Wilson Ndolo Ayah (29 April 1932 – 16 March 2016) was a Kenyan politician. He served as Foreign Minister from 1990 to 1993 during Kenya's return to a multi-party system of governance. Wilson Ndolo Ayah served in the government of Daniel Arap Moi as minister from 18 August 1987 when he was first appointed Minister for Research Science and Technology. He was also a beneficiary of the Kennedy Airlifts.

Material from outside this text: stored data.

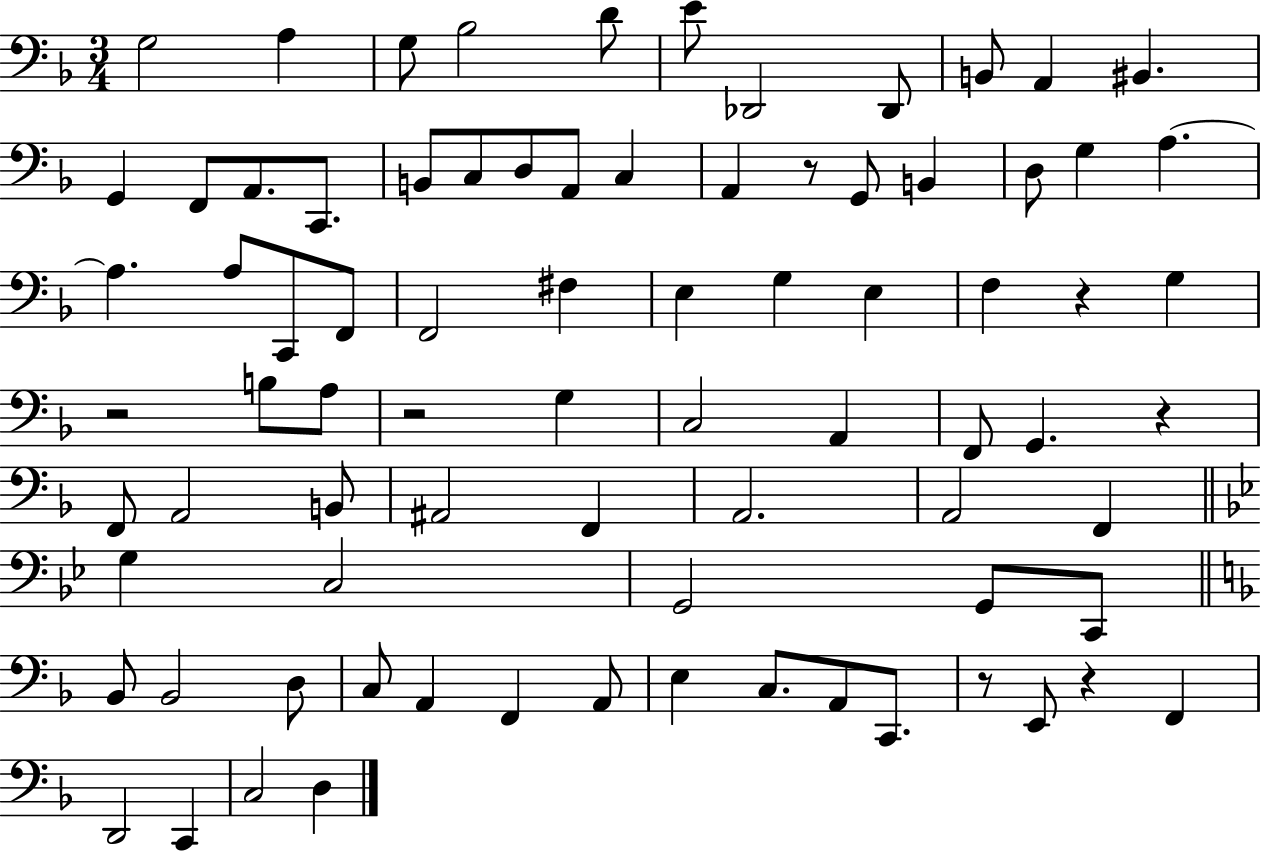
X:1
T:Untitled
M:3/4
L:1/4
K:F
G,2 A, G,/2 _B,2 D/2 E/2 _D,,2 _D,,/2 B,,/2 A,, ^B,, G,, F,,/2 A,,/2 C,,/2 B,,/2 C,/2 D,/2 A,,/2 C, A,, z/2 G,,/2 B,, D,/2 G, A, A, A,/2 C,,/2 F,,/2 F,,2 ^F, E, G, E, F, z G, z2 B,/2 A,/2 z2 G, C,2 A,, F,,/2 G,, z F,,/2 A,,2 B,,/2 ^A,,2 F,, A,,2 A,,2 F,, G, C,2 G,,2 G,,/2 C,,/2 _B,,/2 _B,,2 D,/2 C,/2 A,, F,, A,,/2 E, C,/2 A,,/2 C,,/2 z/2 E,,/2 z F,, D,,2 C,, C,2 D,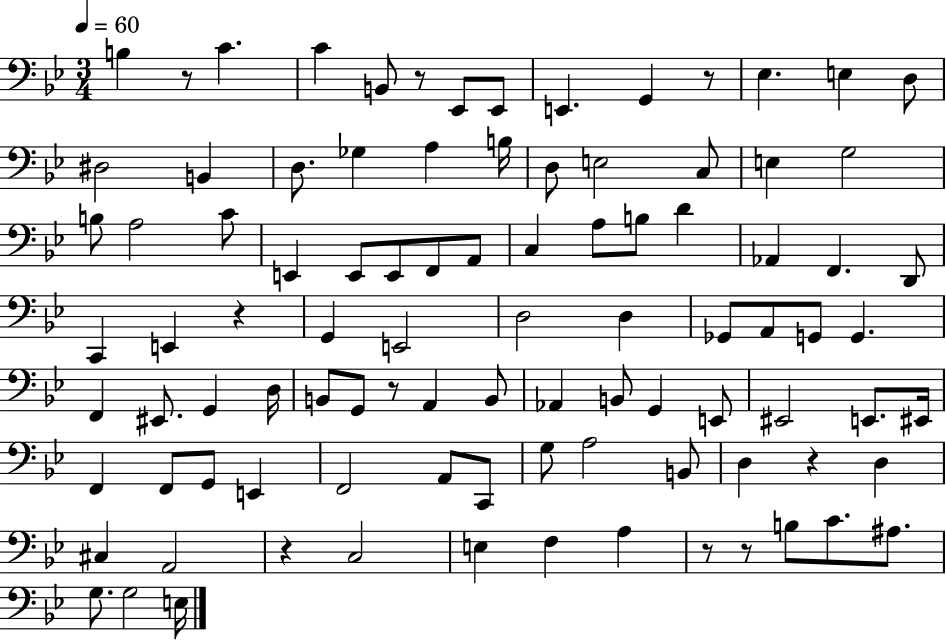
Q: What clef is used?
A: bass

==Early life and education==

Ndolo Ayah was born in Kisumu Seme Kitambo village, Kenya and educated at Ngere School, Maseno School and Makerere University. Ayah was a beneficiary of the Kennedy Airlifts in 1959. He attended the University of Wisconsin–Madison graduating with an MSc in rural sociology.His thesis was titled "A study of land reform in Kenya and its probable effect on the family".Ayah, Wilson Ndolo. (1961). A study of land reform in Kenya and its probable effect on the family.

==Political life==

Ndolo Ayah was first elected to parliament in the general elections of December 1969 as MP for Kisumu Rural Constituency. He lost in 1974, but was elected MP in the neighboring Kisumu Town Constituency in 1983. In the 1988 elections he switched constituencies with the late Dr Robert Ouko, becoming once again MP for Kisumu Rural until the year 1992. Ndolo Ayah then served as a nominated member of parliament from 1992 to 1997 when he retired from elective politics.

Ndolo Ayah then went on and served as the first chairman of Safaricom ltd the leading mobile network operator in Kenya. During his tenure as Chairman Ndolo Ayah and his team grew the company and watched it grow from a start up to one of the largest company in East Africa.

==Personal life==

He married Caroline Herine (1944–1994) in 1966 and had one son Dr.Richard Ayah. He is Grandfather to Craig Ndolo Ayah, Hawi Tyler, Matthew Ayah and Mayiana Ayah.